* Data for this exercise *
______________________________
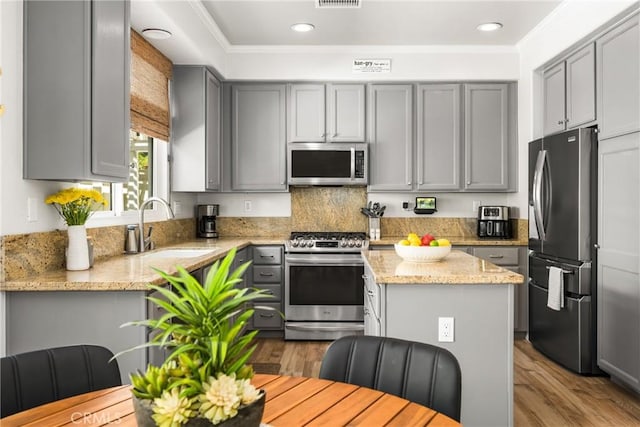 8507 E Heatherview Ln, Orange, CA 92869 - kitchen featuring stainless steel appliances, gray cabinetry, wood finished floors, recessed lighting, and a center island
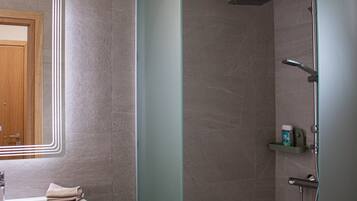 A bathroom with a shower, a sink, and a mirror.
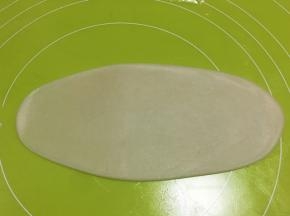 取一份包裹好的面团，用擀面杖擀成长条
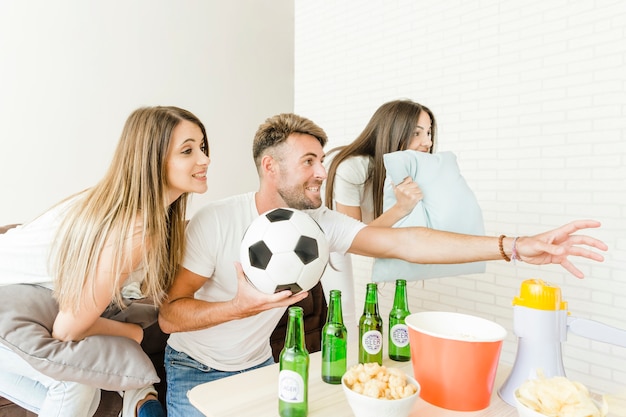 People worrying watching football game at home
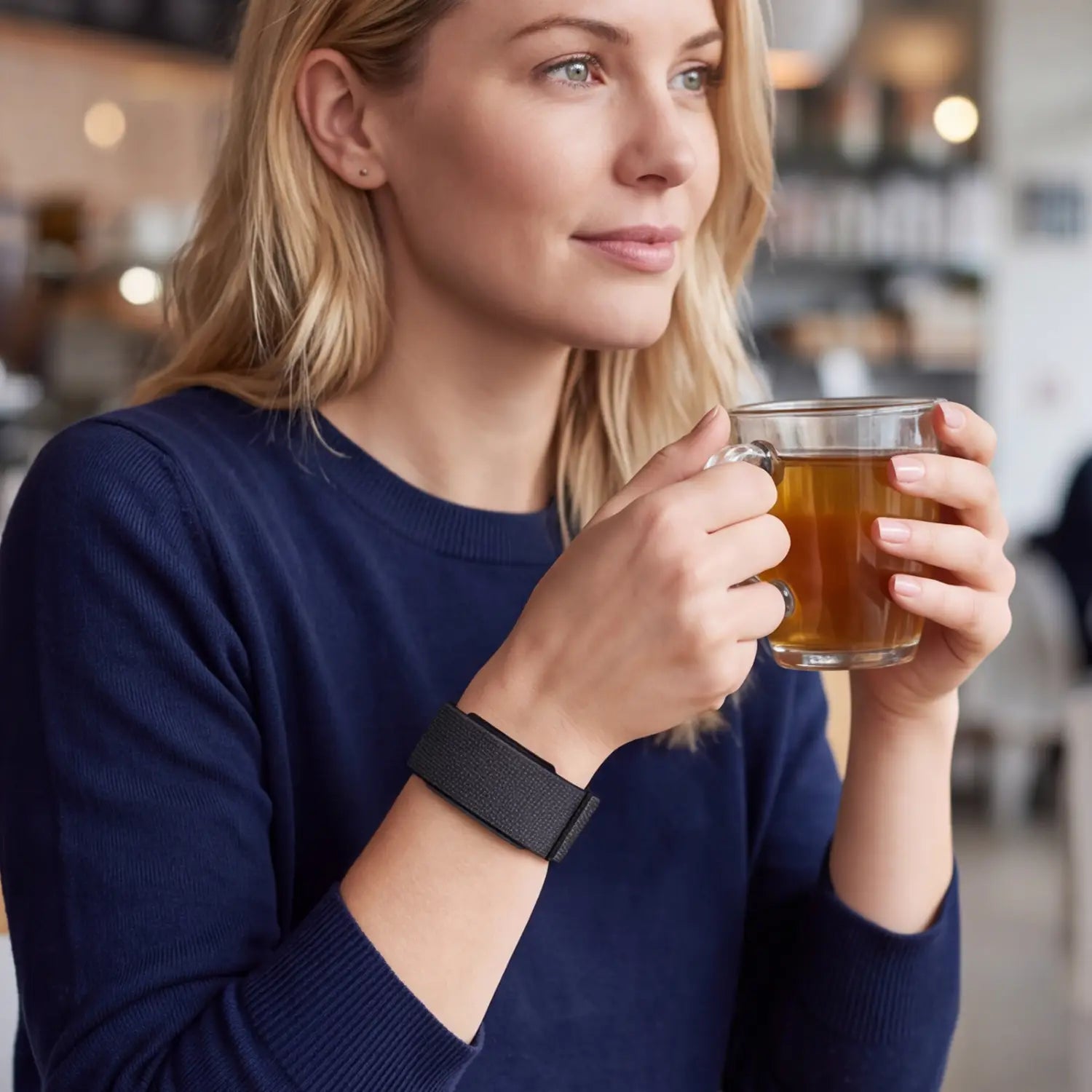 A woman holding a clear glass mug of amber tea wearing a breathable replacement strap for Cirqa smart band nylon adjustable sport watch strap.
______________________________
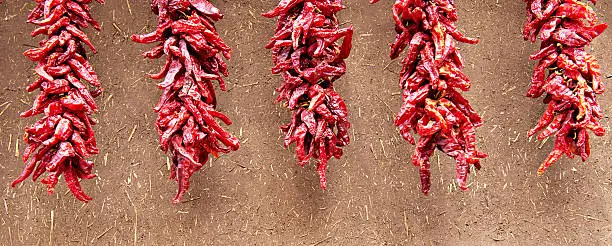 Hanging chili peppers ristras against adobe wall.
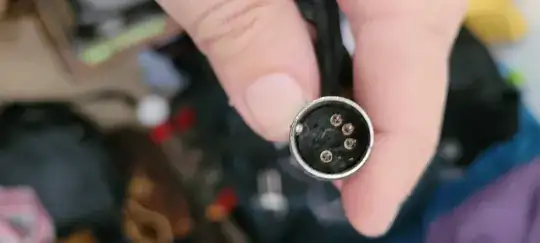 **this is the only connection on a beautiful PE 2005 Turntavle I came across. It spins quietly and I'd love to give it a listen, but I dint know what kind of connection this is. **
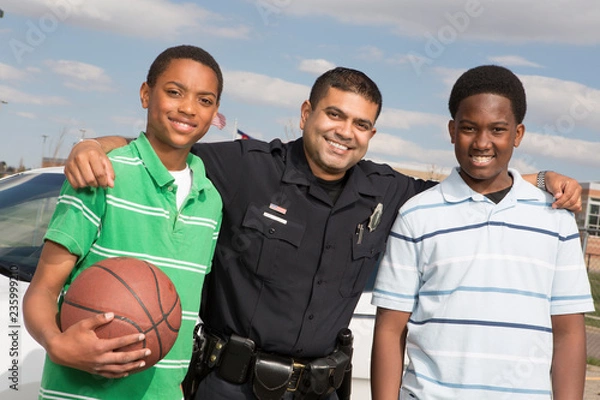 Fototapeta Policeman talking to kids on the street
______________________________
* What this task involves *
Convert the stretch of items that begins with the line containing "8507 E Heatherview" and ends with the line containing "A woman holding", both lines included, into a JSON list of strings with one string per line and no blank lines. Leave the pictures out and keep only the text.

* Written response *
[
  " 8507 E Heatherview Ln, Orange, CA 92869 - kitchen featuring stainless steel appliances, gray cabinetry, wood finished floors, recessed lighting, and a center island",
  " A bathroom with a shower, a sink, and a mirror.",
  " 取一份包裹好的面团，用擀面杖擀成长条",
  " People worrying watching football game at home",
  " A woman holding a clear glass mug of amber tea wearing a breathable replacement strap for Cirqa smart band nylon adjustable sport watch strap."
]